WHAT NEEDS TO BE DONE —
The exercise asks for every line of the data to be reproduced exactly.

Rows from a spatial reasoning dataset
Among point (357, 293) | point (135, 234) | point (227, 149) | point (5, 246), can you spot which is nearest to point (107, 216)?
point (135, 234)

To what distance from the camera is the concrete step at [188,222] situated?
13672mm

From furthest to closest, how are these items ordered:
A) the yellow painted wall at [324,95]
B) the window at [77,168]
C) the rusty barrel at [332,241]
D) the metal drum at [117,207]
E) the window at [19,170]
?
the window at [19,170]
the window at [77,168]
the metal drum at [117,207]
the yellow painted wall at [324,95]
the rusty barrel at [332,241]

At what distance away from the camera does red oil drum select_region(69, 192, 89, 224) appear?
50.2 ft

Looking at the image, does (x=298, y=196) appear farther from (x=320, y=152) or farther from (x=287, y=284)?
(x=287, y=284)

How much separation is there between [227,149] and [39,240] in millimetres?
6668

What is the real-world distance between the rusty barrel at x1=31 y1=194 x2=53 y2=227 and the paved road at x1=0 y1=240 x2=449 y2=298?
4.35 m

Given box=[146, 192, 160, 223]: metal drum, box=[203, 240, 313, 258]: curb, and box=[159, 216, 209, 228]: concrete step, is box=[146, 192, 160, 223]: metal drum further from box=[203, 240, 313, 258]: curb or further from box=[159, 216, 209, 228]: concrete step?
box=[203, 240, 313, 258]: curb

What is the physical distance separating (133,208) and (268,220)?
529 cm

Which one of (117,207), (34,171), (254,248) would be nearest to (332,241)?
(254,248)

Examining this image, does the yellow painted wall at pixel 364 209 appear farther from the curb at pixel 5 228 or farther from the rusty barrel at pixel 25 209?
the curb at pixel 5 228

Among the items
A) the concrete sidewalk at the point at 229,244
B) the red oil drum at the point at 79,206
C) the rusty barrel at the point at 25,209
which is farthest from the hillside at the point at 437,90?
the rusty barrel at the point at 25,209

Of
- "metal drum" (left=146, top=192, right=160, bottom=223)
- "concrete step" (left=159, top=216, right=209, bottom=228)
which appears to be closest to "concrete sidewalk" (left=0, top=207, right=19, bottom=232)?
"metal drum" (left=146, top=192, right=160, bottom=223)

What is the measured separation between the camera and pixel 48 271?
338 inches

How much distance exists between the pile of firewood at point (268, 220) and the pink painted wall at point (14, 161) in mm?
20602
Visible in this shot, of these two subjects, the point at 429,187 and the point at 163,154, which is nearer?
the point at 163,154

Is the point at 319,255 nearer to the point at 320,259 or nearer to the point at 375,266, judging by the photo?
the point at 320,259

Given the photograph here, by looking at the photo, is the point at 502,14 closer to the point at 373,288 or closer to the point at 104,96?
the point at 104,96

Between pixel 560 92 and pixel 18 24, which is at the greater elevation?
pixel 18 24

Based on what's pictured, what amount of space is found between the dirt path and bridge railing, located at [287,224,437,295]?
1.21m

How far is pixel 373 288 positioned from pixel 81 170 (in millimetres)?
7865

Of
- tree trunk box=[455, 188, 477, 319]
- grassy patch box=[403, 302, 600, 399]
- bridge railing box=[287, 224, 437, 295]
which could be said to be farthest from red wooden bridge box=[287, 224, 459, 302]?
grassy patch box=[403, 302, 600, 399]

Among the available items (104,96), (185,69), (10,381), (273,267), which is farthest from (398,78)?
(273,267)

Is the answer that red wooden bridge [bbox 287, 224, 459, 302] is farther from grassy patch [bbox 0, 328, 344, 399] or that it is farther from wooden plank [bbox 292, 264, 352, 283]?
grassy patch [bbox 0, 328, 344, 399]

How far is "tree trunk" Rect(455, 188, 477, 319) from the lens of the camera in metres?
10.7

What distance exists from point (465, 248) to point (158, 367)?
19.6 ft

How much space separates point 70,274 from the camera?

SOLUTION —
Among point (357, 293) | point (135, 234) | point (227, 149) | point (5, 246), can you spot which is nearest to point (107, 216)?
point (135, 234)

To what distance from the camera is the concrete step at [188,222] situated?
13672mm

From furthest to closest, how are these items ordered:
A) the yellow painted wall at [324,95]
B) the window at [77,168]
C) the rusty barrel at [332,241]
D) the metal drum at [117,207]
E) the window at [19,170]
?
the window at [19,170]
the window at [77,168]
the metal drum at [117,207]
the yellow painted wall at [324,95]
the rusty barrel at [332,241]

At what distance away from the camera does red oil drum select_region(69, 192, 89, 224) appear?
50.2 ft

Looking at the image, does (x=298, y=196) appear farther from (x=320, y=152) or farther from (x=287, y=284)?
(x=287, y=284)

How much separation is there between [227,149] and [39,240] in millimetres?
6668

What is the real-world distance between the rusty barrel at x1=31 y1=194 x2=53 y2=227 and the paved road at x1=0 y1=240 x2=449 y2=298?
4.35 m

Given box=[146, 192, 160, 223]: metal drum, box=[203, 240, 313, 258]: curb, and box=[159, 216, 209, 228]: concrete step, is box=[146, 192, 160, 223]: metal drum further from box=[203, 240, 313, 258]: curb or further from box=[159, 216, 209, 228]: concrete step?
box=[203, 240, 313, 258]: curb

What is the physical distance separating (133,208) and (268,220)?
529 cm

Which one of (117,207), (34,171), (254,248) would be nearest to (332,241)?
(254,248)

Examining this image, does the yellow painted wall at pixel 364 209 appear farther from the curb at pixel 5 228 or farther from the rusty barrel at pixel 25 209?
the curb at pixel 5 228

Among the items
A) the concrete sidewalk at the point at 229,244
B) the red oil drum at the point at 79,206
C) the rusty barrel at the point at 25,209
which is farthest from the hillside at the point at 437,90?
the rusty barrel at the point at 25,209

Of
- "metal drum" (left=146, top=192, right=160, bottom=223)
- "concrete step" (left=159, top=216, right=209, bottom=228)
which appears to be closest to "concrete sidewalk" (left=0, top=207, right=19, bottom=232)?
"metal drum" (left=146, top=192, right=160, bottom=223)

What is the measured separation between the camera and pixel 48 271?
338 inches

How much distance exists between the pile of firewood at point (268, 220) and the pink painted wall at point (14, 161) in mm?
20602
Visible in this shot, of these two subjects, the point at 429,187 and the point at 163,154, which is nearer?
the point at 163,154

Is the point at 319,255 nearer to the point at 320,259 or nearer to the point at 375,266, judging by the photo?
the point at 320,259

Given the photograph here, by looking at the photo, is the point at 502,14 closer to the point at 373,288 or closer to the point at 104,96?
the point at 104,96

Between pixel 560 92 and pixel 18 24, which is at the greater elevation?
pixel 18 24

Based on what's pictured, what amount of space is found between the dirt path and bridge railing, located at [287,224,437,295]?
1.21m

How far is pixel 373 288 positioned from pixel 81 170 (in millimetres)?
7865

Of
- tree trunk box=[455, 188, 477, 319]
- grassy patch box=[403, 302, 600, 399]
- bridge railing box=[287, 224, 437, 295]
which could be said to be farthest from red wooden bridge box=[287, 224, 459, 302]?
grassy patch box=[403, 302, 600, 399]

Among the available items (104,96), (185,69), (10,381), (273,267), which is farthest from (398,78)?
(273,267)

Is the answer that red wooden bridge [bbox 287, 224, 459, 302] is farther from grassy patch [bbox 0, 328, 344, 399] or that it is farther from wooden plank [bbox 292, 264, 352, 283]?
grassy patch [bbox 0, 328, 344, 399]

How far is "tree trunk" Rect(455, 188, 477, 319) from the lens of the camera in metres?
10.7

What distance exists from point (465, 248) to point (158, 367)?
19.6 ft

How much space separates point 70,274 from the camera?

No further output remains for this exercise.